Tank, Blade, and Razor instinctively tightened their protective formation around Shuyin.
But Shuyin’s glowing jade eye tracked each of the eight women with cold, calculating precision.
She’d spent three years being tortured by humans.
She’d died and been reborn into this borrowed body.
She’d made a promise to a fading spirit.
And she’d just discovered she could kill with a thought.
These eight women had no idea what they were facing.
The warden raised his hand, letting the tension build, letting the crowd’s anticipation reach a fever pitch.
Then he brought his hand down.
"BEGIN!"
The eight women didn’t immediately charge. They were too experienced for that, too practiced in the brutal choreography of the ring.
Instead, they continued their slow circle, predatory and patient, letting the anticipation build.
The largest of them, a woman with a shaved head and a scar running from her eyebrow to her jaw, smiled with broken teeth. "Look at this," she called out to her companions, her voice dripping with mockery. "They brought us the Princess. The delicate little rich girl who cried the whole time during the last match."
Laughter rippled through the group of eight with clearly mocking eyes and lips curved menacingly.
"I heard she died," another one added, this one with prison tattoos snaking up both arms. "Guess they scraped her off the floor and threw her back in. How charitable was it?"
"What’s wrong with your eyes, Princess?" a third woman jeered, leaning forward to get a better look at Shuyin’s glowing jade gaze. "Have you been doing drugs in isolation? Or did someone finally beat the human out of you?"
More laughter echoed through the walls. The crowd was eating it up, while leaning forward in their seats.
"Four against eight," the scarred woman continued, her voice carrying to the spectators. "And one of them looks like she can barely stand. This is going to be very embarrassing. For them."
"Maybe we should make it quick," Tattoo Arms suggested with false sympathy. "Put the Princess out of her misery before she pisses herself again."
Tank’s massive hands curled into fists, her jaw clenching with barely suppressed rage.
Blade’s breathing had gone controlled and measured, her combat mode, the place she went when violence was inevitable.
Razor’s thin frame was coiled tight as a spring, ready to explode into motion.
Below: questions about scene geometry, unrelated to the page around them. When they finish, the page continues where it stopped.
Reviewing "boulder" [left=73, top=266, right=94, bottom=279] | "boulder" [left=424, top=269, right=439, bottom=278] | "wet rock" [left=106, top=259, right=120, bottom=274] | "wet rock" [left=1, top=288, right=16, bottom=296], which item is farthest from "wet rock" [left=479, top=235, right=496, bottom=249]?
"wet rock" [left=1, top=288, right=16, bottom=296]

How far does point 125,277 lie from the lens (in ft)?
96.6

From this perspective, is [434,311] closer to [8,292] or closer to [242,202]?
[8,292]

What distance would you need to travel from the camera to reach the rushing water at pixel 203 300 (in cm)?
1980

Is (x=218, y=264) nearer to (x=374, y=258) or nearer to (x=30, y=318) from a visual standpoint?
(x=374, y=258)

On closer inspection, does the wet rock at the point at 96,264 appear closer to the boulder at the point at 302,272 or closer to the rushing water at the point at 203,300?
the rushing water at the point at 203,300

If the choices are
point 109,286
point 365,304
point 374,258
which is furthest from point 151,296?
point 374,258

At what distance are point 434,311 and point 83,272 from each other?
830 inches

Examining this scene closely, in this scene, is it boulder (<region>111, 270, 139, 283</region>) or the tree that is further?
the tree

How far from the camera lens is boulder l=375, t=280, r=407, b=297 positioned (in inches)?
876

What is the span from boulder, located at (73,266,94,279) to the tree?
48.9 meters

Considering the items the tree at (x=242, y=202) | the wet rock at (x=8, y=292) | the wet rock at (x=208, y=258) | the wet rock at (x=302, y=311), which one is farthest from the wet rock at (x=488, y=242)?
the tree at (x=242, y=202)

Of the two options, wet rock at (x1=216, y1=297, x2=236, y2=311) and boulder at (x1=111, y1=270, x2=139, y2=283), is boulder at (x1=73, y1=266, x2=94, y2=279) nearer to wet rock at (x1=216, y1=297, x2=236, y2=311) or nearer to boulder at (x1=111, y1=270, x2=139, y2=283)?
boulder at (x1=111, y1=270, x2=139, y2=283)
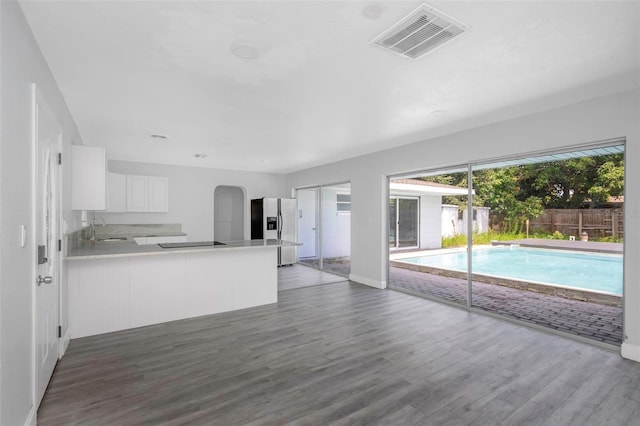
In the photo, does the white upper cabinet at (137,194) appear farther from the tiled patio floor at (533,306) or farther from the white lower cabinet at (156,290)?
the tiled patio floor at (533,306)

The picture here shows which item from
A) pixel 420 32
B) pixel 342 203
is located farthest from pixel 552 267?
pixel 342 203

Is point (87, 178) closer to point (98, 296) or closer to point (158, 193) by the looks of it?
point (98, 296)

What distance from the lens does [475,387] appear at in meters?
2.43

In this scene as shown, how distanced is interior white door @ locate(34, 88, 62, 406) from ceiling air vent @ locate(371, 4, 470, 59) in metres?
2.34

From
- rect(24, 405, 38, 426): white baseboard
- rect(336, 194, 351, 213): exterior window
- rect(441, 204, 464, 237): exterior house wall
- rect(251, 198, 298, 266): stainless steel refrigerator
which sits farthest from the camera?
rect(336, 194, 351, 213): exterior window

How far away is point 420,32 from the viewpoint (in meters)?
2.05

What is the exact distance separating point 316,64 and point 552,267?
5485 millimetres

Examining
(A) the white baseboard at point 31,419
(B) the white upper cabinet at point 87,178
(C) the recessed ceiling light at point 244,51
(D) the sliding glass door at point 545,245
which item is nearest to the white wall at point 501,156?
(D) the sliding glass door at point 545,245

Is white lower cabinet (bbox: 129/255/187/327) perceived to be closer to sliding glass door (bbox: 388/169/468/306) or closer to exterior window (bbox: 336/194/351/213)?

They were preparing to fight. Preparing to lose, probably, but determined to take as many of the eight down with them as possible.
Shuyin stood at the center of their protective triangle, her glowing eye tracking each of the eight women with that same cold, analytical precision.
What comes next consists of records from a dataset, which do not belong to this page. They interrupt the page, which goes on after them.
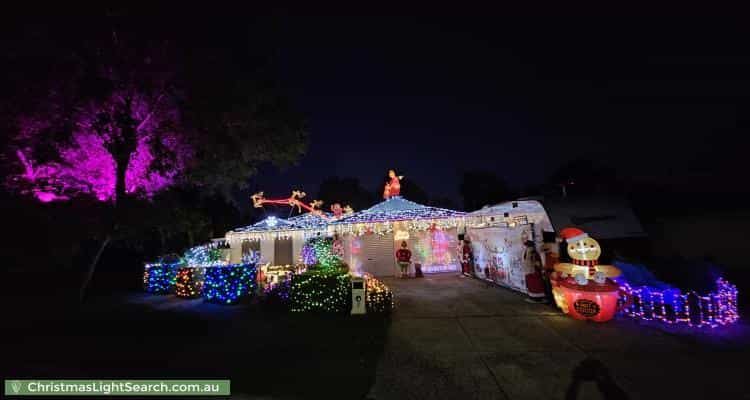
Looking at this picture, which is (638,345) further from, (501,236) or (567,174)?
(567,174)

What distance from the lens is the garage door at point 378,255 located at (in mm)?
14602

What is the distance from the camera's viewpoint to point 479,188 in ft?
110

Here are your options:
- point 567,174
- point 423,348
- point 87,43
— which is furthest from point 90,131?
point 567,174

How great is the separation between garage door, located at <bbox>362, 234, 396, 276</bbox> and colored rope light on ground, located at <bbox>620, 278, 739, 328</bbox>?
31.2 feet

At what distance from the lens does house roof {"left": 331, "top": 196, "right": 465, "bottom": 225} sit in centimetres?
1264

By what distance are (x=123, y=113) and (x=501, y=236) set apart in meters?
12.9

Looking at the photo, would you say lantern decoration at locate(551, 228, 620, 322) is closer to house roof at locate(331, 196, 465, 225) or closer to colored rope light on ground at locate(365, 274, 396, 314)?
colored rope light on ground at locate(365, 274, 396, 314)

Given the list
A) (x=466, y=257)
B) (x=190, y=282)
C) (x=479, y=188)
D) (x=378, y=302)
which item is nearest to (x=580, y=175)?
(x=479, y=188)

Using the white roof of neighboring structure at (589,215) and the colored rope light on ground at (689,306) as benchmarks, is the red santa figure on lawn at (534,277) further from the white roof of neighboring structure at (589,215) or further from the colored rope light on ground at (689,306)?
the colored rope light on ground at (689,306)

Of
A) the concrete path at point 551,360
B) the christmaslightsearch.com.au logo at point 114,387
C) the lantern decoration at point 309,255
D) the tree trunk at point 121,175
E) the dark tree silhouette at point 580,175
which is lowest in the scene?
the concrete path at point 551,360

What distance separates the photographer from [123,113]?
350 inches

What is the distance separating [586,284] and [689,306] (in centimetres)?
194

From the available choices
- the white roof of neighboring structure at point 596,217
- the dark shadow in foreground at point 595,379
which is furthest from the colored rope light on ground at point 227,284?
the white roof of neighboring structure at point 596,217

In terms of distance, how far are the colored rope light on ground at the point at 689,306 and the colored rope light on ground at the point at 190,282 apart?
12422mm
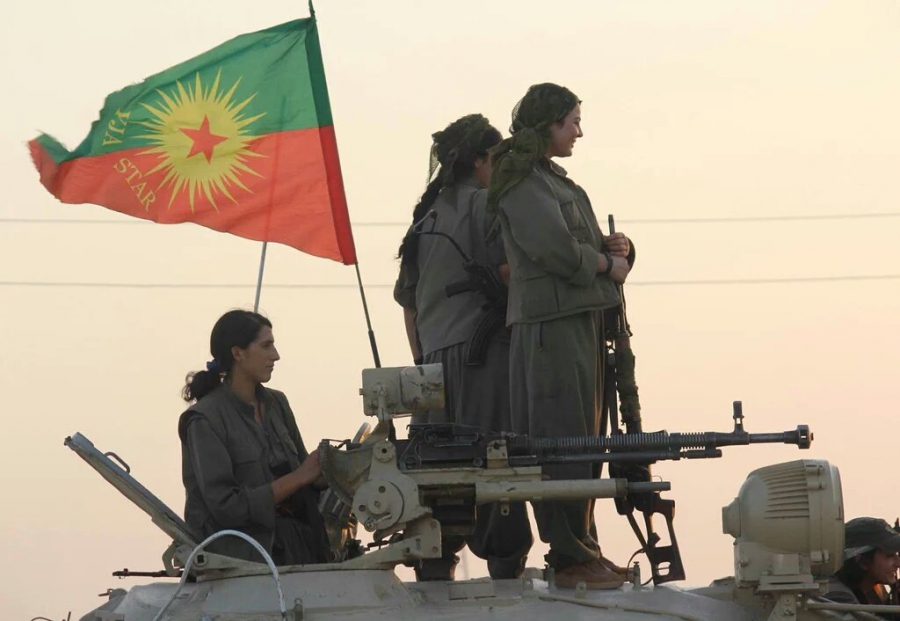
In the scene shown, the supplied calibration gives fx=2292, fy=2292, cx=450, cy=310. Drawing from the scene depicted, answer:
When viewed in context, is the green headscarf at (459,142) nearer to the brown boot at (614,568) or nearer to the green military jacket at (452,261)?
the green military jacket at (452,261)

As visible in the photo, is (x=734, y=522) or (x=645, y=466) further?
(x=645, y=466)

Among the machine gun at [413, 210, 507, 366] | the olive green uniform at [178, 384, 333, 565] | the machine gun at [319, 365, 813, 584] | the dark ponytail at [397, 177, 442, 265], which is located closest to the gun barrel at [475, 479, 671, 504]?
the machine gun at [319, 365, 813, 584]

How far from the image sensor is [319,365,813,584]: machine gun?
35.9ft

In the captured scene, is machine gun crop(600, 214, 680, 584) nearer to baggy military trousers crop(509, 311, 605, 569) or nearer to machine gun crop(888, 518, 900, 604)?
baggy military trousers crop(509, 311, 605, 569)

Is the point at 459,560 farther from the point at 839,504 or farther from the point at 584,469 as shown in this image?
the point at 839,504

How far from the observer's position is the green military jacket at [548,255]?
11.9 m

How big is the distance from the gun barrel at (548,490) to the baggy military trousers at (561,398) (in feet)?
1.88

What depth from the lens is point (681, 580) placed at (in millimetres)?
11375

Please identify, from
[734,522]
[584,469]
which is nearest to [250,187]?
[584,469]

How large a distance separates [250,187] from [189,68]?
0.92 m

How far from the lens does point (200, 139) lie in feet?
46.6

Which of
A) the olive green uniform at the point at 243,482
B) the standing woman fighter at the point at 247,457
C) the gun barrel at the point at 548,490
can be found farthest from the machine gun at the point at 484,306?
the gun barrel at the point at 548,490

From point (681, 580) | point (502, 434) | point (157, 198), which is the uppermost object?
point (157, 198)

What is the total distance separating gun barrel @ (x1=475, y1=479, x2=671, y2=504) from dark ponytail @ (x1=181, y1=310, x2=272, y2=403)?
1748 millimetres
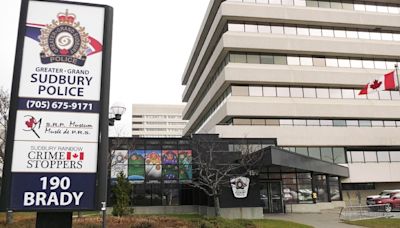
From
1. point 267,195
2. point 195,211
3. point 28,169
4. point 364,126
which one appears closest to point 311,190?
point 267,195

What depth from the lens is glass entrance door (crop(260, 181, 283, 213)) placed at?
102ft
They thought she was weak.
They thought she was prey.
They actually had no idea of who she was!
Her mind reached out, invisible and silent, touching the consciousness of each of the eight opponents. Not enough to kill, that would be too obvious, too suspicious after what had happened to Guard Chen. But just enough to... disrupt.
It was like touching the surface of still water, sending ripples through their awareness. Nothing too dramatic and nothing they would consciously notice.
Just a slight degradation of their depth perception. A minor delay in their reaction time. A subtle distortion in their balance and spatial awareness.